> **RECORD EXTRACTS**:
- - -

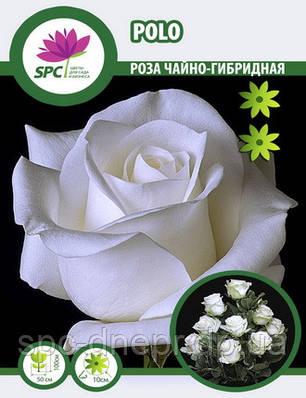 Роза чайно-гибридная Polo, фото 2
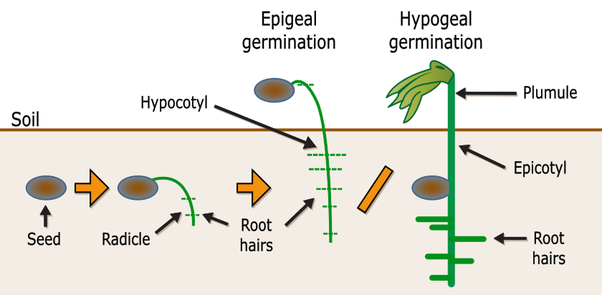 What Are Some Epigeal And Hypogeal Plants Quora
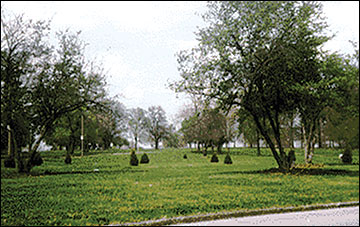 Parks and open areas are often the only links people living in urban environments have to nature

- - -

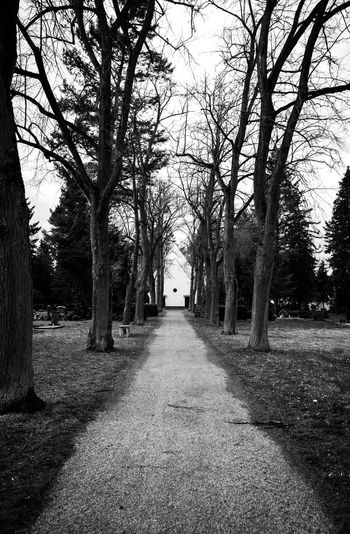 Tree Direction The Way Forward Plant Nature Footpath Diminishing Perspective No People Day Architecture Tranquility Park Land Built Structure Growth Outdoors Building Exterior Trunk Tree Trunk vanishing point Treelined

- - -

> **THE TASK**:
A clean copy is needed of the lines in the listing above from the one with "Роза чайно-гибридная Polo, фото 2" through the one with "Parks and open", exact in every word and free of pictures.

> **RESPONSE BOX**:
 Роза чайно-гибридная Polo, фото 2
 What Are Some Epigeal And Hypogeal Plants Quora
 Parks and open areas are often the only links people living in urban environments have to nature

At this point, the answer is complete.